Maps had been a recurring theme in Powell's work since his art school days at Ealing Art College. In the mid-Sixties, they took the form of diagrams and maps that bore some semblance to 'mind maps' and structural systems that figured in Roy Ascott's teaching. In paintings exhibited between 2011 and 2018, Powell re-imagined his adopted hometown using grid-like structures and abstract shapes that resembled maps. It had been announced in the local news media that Melbourne was set to become Australia's biggest city by 2035 years and Powell felt a sense of urgency to capture the visual essence of the city footprint as the city grew and evolved.

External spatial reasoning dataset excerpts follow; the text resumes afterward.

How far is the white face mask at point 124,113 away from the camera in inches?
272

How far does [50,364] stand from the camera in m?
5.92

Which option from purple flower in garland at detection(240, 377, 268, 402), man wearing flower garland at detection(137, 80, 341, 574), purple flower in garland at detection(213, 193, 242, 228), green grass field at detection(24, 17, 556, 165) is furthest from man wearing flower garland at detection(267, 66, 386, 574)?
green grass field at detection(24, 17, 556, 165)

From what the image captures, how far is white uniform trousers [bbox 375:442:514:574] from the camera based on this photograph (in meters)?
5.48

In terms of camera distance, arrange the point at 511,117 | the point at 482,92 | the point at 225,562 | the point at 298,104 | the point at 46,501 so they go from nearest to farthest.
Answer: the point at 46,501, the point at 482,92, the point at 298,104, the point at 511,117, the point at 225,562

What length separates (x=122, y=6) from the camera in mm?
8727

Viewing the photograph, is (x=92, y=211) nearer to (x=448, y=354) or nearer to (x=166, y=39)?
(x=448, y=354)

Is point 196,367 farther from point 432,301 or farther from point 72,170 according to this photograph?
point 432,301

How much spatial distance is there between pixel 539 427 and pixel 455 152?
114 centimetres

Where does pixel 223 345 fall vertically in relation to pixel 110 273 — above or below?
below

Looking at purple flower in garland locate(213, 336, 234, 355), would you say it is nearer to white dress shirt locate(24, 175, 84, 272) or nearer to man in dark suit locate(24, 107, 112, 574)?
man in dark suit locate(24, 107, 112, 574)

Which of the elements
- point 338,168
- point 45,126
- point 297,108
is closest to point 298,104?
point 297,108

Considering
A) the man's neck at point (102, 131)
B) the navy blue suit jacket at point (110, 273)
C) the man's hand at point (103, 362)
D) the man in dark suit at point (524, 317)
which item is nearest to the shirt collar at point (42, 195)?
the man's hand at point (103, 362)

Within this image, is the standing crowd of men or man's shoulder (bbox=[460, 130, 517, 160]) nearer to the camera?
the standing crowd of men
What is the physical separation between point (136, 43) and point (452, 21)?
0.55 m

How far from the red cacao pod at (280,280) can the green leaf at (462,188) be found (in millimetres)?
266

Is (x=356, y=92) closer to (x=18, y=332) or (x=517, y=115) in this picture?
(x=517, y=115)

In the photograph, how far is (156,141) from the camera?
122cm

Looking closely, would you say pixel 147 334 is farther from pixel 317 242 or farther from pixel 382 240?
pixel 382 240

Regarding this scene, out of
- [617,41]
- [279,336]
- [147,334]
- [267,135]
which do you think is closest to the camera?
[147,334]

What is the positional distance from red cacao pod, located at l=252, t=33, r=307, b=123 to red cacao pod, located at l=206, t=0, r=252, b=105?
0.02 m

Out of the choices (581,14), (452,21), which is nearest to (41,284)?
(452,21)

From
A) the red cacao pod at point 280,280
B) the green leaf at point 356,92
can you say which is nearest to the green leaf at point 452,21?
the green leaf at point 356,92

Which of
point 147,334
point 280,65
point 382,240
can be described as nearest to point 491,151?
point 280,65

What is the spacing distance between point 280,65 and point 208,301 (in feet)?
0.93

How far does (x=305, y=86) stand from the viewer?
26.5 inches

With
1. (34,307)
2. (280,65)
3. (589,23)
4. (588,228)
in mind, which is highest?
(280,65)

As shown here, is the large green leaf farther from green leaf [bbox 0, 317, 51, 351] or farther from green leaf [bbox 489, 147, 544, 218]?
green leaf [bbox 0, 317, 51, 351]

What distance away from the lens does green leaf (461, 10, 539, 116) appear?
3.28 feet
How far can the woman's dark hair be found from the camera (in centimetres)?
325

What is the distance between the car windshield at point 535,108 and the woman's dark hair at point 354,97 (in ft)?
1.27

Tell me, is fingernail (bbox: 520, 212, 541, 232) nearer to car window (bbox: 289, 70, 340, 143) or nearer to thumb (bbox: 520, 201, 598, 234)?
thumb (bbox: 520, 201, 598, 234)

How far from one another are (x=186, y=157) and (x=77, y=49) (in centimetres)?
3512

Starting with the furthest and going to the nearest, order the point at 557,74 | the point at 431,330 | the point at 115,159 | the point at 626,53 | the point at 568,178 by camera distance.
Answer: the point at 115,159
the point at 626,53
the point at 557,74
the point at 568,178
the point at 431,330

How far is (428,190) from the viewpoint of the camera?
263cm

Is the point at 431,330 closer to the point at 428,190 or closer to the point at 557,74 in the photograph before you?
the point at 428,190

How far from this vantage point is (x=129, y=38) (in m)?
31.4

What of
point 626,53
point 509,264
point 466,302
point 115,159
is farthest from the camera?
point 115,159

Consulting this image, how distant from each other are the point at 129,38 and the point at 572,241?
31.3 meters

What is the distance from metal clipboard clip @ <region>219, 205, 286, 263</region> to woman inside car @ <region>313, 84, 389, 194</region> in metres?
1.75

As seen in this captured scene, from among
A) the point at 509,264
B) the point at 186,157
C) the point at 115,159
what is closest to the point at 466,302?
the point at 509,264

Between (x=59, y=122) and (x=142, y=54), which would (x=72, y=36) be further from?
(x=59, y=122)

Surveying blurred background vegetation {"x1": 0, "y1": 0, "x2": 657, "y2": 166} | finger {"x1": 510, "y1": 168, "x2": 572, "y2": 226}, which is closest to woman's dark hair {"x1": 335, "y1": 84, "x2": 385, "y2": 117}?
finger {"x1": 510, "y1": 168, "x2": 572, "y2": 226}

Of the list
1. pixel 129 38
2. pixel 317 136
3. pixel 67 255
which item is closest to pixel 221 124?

In these works he tilted Melbourne's urban landscape full against the picture plane in a style reminiscent of not only his early student work but indigenous Australian art. He abstracted the city footprint further by superimposing the imprint of the street grid system first laid down by colonial surveyor and artist Robert Hoddle (1794–1881) in the 19th century over familiar landmarks created by later generations of town planners and architects, construction workers and engineers.

===Urban sketches===
Powell placed great importance on drawing and produced many preparatory sketches and drawings for later works in panorama sketchbooks and long concertina notebooks at his studio, on the streets and in cafes near his inner city home and in the Americas, Europe, Asia, Australia and New Zealand where he had lived, using simple drawing tools and palette. His visual documentation of Melbourne streets has been compared to that of early pioneer Wilbraham Liardet (1799-1878), an Australian hotelier, water-colour artist and historian, who was responsible for the early development of Port Melbourne. Sketchbooks tracing the development along the Port Phillip Bay foreshore and capturing the precise layout of the streets of South Melbourne, Port Melbourne and Albert Park are part of the City of Port Phillip Collection. Sketchbooks of Melbourne are also held in the State Library of Victoria's rare books collection
and City of Melbourne collection. Many of his sketchbooks predate the release of the online tool Google Street View by more than a decade yet appear to evoke the same pull and zoom effect created by the interactive technology.

==Documentary films featuring Arthur Ted Powell==

Artscape: Artists At Work – Gasworks, 30 minutes, ABC1, aired 19 August 2008. Filmed over 6 weeks, the documentary gives a glimpse inside Powell’s studio and working life and other artists in the arts precinct where he worked.

==Charity work==

In 1983, Powell volunteered as a firefighter in the Otway Ranges in Victoria during the Ash Wednesday bushfires, the deadliest bushfire in Australian history (until the Black Saturday bushfires in 2009). He donated a painting to be auctioned at the Art for Life bush fire appeal, at the Melbourne Town Hall in 2009 to raise money for the rebuilding of communities tragically affected by the recent bushfires.

Powell donated paintings to various charities, including the Lighthouse Charity Trust for their Annual Lighthouse Art Auction at the Australian Centre for Contemporary Art (ACCA) in 2010. The proceeds from his paintings and others donated by colleagues respected and prominent in advertising and art helped Lighthouse continue to care for young people in need.